How Tom Happ managed to create all this on his own we’ve no idea, but given that he has the game is actually surprisingly good looking – with its weird biomechnical backdrops and some grotesque bosses that could give Dark Souls a run for its money in the looks department.

There’s a complex explanation for what’s going on in terms of the plot, although the game is a little too in love with its own lore. The sense of loneliness and the depiction of a decaying world of lost grandeur is just as good as Metroid, but rather than just relying on atmosphere and the odd sparse clue the game insists on also having lengthy info dumps of plot exposition.

They’re a small hardship to endure though, and the game never loses sight of the fact that exploration and puzzle-solving are the real meat of the experience. As in Metroid many of the enemies aren’t so much aggressive as they are merely territorial. There is plenty of action but almost all your weapons have uses outside of merely shooting monsters.

Just as with Samus and her gun arm, your main weapon gradually stacks up with more and more abilities – that range from shotgun blasts to arcs of electricity. But as well as putting holes in bad guy’s heads these have many alternative uses, such as activating distant switches and freeze objects in ice blocks.

With other items the primary use is not necessarily combat, and although the laser drill you get early on is handy for attacking otherwise impenetrable enemies it also allows you to dig through rock like Mr Driller.

Some equipment, like the grappling hook, are straight out of Metroid itself and while you can’t transform into a morph ball a little remote-control robot drone fulfils a very similar role. Although it’s upgradeable nature, which eventually allows you to use it as a teleportation device, makes it even more useful.

Some gadgets are entirely unique though, most obviously the Address Disruptor. This is able to transform glitching parts of the scenery into usable platforms, but it can also change the behaviour of enemies.

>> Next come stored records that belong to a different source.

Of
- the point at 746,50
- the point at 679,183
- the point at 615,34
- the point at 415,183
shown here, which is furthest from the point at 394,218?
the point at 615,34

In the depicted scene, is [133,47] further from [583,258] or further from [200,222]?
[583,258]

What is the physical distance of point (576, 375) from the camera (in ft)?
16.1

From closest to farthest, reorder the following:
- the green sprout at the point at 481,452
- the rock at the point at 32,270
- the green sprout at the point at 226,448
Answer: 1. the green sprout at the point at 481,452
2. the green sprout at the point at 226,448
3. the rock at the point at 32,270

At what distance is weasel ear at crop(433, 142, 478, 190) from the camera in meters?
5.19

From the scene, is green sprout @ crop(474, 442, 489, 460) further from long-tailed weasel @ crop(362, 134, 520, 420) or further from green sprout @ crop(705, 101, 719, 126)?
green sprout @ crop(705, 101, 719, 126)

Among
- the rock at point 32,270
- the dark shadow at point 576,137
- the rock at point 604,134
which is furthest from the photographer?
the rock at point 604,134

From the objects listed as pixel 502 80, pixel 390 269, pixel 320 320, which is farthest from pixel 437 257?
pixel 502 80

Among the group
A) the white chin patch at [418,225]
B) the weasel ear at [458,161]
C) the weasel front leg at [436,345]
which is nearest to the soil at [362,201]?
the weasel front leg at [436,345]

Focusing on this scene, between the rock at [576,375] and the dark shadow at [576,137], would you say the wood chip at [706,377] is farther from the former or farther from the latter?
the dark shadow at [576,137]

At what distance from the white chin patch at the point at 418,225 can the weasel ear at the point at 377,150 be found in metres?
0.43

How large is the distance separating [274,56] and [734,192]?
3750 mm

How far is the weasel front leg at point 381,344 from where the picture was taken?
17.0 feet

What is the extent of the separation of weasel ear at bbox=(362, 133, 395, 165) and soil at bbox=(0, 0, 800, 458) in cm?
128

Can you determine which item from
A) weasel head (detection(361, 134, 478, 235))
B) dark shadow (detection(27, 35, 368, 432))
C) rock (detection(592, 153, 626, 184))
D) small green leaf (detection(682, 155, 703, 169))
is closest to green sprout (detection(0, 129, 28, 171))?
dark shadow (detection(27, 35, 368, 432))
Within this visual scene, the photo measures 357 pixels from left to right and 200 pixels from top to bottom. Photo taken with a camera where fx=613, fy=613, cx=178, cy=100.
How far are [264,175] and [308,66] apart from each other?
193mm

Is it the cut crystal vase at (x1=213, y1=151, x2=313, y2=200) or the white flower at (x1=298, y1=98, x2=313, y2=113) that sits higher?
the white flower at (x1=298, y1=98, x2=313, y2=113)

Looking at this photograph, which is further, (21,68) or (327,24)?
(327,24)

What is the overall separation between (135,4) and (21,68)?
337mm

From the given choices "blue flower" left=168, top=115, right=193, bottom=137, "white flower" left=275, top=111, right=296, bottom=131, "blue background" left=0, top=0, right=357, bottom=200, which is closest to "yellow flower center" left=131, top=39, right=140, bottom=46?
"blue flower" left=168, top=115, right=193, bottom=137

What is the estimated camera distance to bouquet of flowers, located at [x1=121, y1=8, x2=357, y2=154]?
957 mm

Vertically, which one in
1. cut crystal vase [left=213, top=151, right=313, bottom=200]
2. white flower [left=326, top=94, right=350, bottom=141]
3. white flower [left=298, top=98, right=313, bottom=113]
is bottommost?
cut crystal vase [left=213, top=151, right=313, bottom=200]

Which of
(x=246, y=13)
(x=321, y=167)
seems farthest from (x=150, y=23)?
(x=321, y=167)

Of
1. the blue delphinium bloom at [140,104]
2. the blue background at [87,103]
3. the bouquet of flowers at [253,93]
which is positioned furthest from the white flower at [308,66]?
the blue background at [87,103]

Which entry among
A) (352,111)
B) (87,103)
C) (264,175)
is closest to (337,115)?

The effects are different for every type, and range from making them shoot health power-ups instead of bullets to turning them into allies and digging tunnels through rock for you.

Axiom Verge is a very cleverly designed game, but like many homages it doesn’t really add anything new to the formula. And is more concerned with copying and emulating than it is innovating. On the face of it having a Metroid game that actually looks like Metroid is great, but games such as Ori And The Blind Forest, Shadow Complex, and Shantae And The Pirate’s Curse all have their own distinct personalities, art styles, and stories. Which means that even when they’re cribbing verbatim from their inspiration it doesn’t quite feel so blatant or overfamiliar.

There are some neat new ideas in Axiom Verge, such as the set of secret passwords that represent a whole second layer of reward for more careful exploration, but they’re not quite enough to distinguish it. And while the controls are generally blameless the difficulty in jumping and shooting at the same time is just awkward enough that you’re never quite sure if the game is doing it on purpose to be retro or if the controls haven’t been thought out quite well enough.

The original PlayStation 4 version had the same problem, but it’s even worse on the PS Vita thanks to the, probably necessary, use of the touchscreen for various virtual buttons. There’s also some odd performance issues that kick in when the screen gets busy, which we hope will be patched out quickly.

As a one-man effort this is an extraordinary achievement, but if the recent epidemic of Metroidvania games is going to continue then they’re going to need to evolve the formula beyond its current stagnation. Because Axiom Verge isn’t just a reminder of how great Metroid is, but of how little the 2D iterations have changed over the decades.